Identifying damage mechanisms of composites by acoustic emission and supervised machine learning

Acoustic emission (AE) is a well-established technique for in-situ damage analysis of composite materials. The main challenge, however, is to be able to correlate the measured AE signals with their respective damage mechanism sources. Hence, an innovative approach to classify AE signals based on supervised machine learning is presented in this work. At first, the constituents of a composite (fiber, matrix and interface) are characterized separately and fingerprint information regarding the characteristic AE features of each damage mechanism is gathered. This dataset is then used to train a model based on the k-nearest neighbors algorithm. Model accuracy is calculated to be 88%. Subsequently, AE signals measured during tensile tests of commercial composites are classified by the trained model. The analysis provides important information regarding location, time, frequency and intensity of each damage mechanism. Matrix cracking and fiber debonding are the most frequent damage mechanisms representing around 40% and 20% of the measured AE hits.
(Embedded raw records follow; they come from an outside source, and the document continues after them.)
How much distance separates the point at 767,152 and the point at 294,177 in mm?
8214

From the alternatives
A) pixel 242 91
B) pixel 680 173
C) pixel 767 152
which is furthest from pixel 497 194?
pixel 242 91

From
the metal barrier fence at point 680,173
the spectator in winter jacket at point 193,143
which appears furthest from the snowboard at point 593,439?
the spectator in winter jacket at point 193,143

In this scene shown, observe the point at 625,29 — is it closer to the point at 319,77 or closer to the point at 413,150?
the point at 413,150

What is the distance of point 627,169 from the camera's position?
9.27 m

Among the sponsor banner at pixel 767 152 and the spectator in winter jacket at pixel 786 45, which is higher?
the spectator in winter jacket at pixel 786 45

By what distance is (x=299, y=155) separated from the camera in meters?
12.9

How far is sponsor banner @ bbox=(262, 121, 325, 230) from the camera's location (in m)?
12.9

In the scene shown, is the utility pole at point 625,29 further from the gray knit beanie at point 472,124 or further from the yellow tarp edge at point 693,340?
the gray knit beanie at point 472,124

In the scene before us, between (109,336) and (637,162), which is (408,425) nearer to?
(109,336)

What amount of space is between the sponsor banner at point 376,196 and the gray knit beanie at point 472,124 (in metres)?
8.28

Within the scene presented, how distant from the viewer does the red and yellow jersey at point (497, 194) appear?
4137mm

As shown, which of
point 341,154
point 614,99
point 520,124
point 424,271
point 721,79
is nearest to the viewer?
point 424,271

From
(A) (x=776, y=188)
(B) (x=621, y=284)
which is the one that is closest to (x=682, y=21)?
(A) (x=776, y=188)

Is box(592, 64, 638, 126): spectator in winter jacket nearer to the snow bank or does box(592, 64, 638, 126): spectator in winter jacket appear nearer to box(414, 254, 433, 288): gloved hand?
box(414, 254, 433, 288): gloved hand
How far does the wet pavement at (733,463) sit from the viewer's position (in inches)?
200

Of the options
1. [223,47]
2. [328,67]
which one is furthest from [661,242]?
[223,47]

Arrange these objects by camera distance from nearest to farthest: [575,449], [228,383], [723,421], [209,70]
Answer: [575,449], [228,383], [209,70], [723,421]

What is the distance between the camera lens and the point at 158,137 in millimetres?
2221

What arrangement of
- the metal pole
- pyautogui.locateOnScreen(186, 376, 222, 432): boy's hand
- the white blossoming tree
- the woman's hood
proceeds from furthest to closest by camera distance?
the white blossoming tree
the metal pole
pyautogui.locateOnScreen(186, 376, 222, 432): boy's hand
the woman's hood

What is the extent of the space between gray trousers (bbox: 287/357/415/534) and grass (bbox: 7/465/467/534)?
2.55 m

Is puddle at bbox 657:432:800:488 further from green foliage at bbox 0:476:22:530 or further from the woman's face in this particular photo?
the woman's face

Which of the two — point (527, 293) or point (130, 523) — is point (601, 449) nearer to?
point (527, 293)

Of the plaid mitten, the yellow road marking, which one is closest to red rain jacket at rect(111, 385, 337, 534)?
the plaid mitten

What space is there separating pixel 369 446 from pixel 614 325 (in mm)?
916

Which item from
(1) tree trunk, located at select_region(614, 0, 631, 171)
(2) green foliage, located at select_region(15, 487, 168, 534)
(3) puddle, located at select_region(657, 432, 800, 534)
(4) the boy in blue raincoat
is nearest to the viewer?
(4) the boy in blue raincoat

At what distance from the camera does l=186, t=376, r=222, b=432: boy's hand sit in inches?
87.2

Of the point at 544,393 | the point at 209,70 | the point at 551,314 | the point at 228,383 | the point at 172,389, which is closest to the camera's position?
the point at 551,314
Nevertheless, fiber breakage is the mechanism that dissipates the most AE energy (40%) for the studied composite. Furthermore, the presented method can also be applied together with other techniques like computer tomography, delivering a powerful approach to understand different multi-phase materials. (c) 2023 The Authors. Published by Elsevier Ltd. This is an open access article under the CC BY license (http:// creativecommons.org/licenses/by/4.0/).

Automated summary

Acoustic emission (AE) is an established technique for in-situ damage analysis of composite materials. A supervised machine learning approach is presented in this work to classify AE signals and correlate them with their respective damage mechanism sources. The model based on the k-nearest neighbors algorithm achieves an accuracy of 88%. The analysis of AE signals provides important information about the location, time, frequency, and intensity of each damage mechanism, revealing matrix cracking and fiber debonding as the most frequent damage mechanisms.